We taught her to say "trick or treat" and I at least was expecting she'd need serious prompting to get through it, but she was ready whenever we pointed out the next candy-bearing person. "Tick or tweet?" she'd say (or occasionally, at their prompting, "Quoack") and they would be delighted; then, after prompting, she'd say "Tank oo," and they'd be more delighted still. She went through an inflatable obstacle course-type thing, and though she was a little confused on how to get through parts of it, had a great time. I let her have a little candy while we were there, which wasn't very satisfactory since what she wanted was a lot of candy, but oh well.

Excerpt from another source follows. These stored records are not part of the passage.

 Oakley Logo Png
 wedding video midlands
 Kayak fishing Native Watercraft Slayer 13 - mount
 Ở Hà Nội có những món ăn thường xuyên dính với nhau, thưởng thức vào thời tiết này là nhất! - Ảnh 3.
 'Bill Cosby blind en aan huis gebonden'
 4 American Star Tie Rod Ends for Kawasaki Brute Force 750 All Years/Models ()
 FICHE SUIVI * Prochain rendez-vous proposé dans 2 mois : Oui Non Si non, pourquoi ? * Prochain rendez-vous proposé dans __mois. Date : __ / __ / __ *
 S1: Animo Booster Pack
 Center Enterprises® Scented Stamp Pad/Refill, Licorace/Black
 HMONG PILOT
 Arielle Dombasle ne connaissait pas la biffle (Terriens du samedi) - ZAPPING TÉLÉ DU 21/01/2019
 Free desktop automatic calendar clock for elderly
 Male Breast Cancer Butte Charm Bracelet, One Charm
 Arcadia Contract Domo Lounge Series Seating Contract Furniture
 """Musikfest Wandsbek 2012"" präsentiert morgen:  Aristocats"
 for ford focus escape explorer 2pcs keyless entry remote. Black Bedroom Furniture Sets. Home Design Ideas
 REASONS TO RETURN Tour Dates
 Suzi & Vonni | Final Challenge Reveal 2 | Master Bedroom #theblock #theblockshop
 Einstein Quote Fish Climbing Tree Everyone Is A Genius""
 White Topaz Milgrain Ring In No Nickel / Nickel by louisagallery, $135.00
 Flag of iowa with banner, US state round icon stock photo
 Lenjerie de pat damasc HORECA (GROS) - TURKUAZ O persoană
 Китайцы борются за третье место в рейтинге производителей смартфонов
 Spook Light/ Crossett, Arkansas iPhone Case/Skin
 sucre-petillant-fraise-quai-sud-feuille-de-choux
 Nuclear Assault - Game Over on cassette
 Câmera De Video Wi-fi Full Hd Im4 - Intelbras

However, while she enjoyed the trick-or-treating and the other kids' costumes, they were not the real reason she was trudging along with us (and then riding in the stroller). "Go see snakes?" she asked after every trick-or-treat station, and we assured her that we would, eventually, see snakes, but we had to get there first and hey, she was collecting candy in the meantime. "Go see snakes?" she would say again. Occasionally she'd mention she was willing to see turtles too, or crocodiles. Unfortunately we used the entrance farthest from the Reptile House, plus it's tucked away in a corner. But at length we arrived, and saw lots of green and brown and striped snakes, and the Chinese alligator, and a fast-moving tortoise, and the tuataras, and the crocodile. Finally replete, she consented to climb back into the stroller and be wheeled all the way back to the entrance, suggesting only, "Go to playground?"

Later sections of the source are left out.